Untuk mempertahankan momentum pertumbuhan, pemerintah mengeluarkan paket stimulus ekonomi, termasuk bantuan pangan 10 kg beras per bulan untuk 16 juta keluarga penerima manfaat (KPM), diskon listrik 50 persen selama dua bulan, serta insentif pajak untuk sektor properti, otomotif, dan padat karya.
Target Pertumbuhan dan Hilirisasi Ekonomi
Presiden Prabowo Subianto menargetkan pertumbuhan ekonomi hingga 8 persen, mengandalkan pengembangan sektor hilirisasi. Keberhasilan hilirisasi terlihat dari ekspor produk nikel yang mencapai USD33,52 miliar pada 2023, meningkat 745 persen dari 2017. Kawasan Ekonomi Khusus (KEK) juga berkontribusi besar dengan investasi Rp82,6 triliun pada 2024 dan menyerap 42.930 tenaga kerja.

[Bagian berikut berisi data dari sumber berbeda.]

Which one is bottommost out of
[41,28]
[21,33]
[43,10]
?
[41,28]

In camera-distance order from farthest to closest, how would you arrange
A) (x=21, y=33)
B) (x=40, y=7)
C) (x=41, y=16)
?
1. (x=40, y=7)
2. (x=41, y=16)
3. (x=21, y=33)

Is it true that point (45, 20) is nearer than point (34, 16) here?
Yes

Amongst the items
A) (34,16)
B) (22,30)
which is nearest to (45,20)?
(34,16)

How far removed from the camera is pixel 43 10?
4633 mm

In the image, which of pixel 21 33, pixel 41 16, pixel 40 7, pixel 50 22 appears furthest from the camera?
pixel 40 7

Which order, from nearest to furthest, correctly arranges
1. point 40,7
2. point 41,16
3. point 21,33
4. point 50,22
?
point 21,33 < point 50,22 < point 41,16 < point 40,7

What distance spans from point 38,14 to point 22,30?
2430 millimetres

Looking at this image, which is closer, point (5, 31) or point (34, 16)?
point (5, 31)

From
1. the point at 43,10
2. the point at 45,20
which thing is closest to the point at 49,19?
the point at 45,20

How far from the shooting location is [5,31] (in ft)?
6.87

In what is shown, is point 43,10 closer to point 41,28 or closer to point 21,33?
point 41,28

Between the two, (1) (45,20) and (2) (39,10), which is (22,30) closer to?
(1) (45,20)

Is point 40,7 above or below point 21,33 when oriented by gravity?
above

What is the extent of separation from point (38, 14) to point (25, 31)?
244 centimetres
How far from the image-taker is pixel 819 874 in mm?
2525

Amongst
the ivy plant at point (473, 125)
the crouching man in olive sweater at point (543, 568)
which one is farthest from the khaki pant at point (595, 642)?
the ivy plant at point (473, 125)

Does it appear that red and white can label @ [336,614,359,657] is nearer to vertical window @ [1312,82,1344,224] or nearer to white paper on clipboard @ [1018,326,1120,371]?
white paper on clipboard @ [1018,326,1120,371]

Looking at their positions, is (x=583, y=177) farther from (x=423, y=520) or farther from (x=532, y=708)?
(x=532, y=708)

Selama 2012–2024, KEK mencatat total investasi Rp256,7 triliun dan menyerap 156.208 tenaga kerja. Pemerintah juga mengalokasikan Rp282,44 triliun untuk Kredit Usaha Rakyat (KUR) di 2024, melebihi target awal Rp280 triliun.
Dengan strategi ini, pemerintah optimis mencapai target pertumbuhan ekonomi 8 persen dalam lima tahun ke depan, mendukung visi Indonesia Emas 2045 melalui kolaborasi antara pemerintah, dunia usaha, dan masyarakat.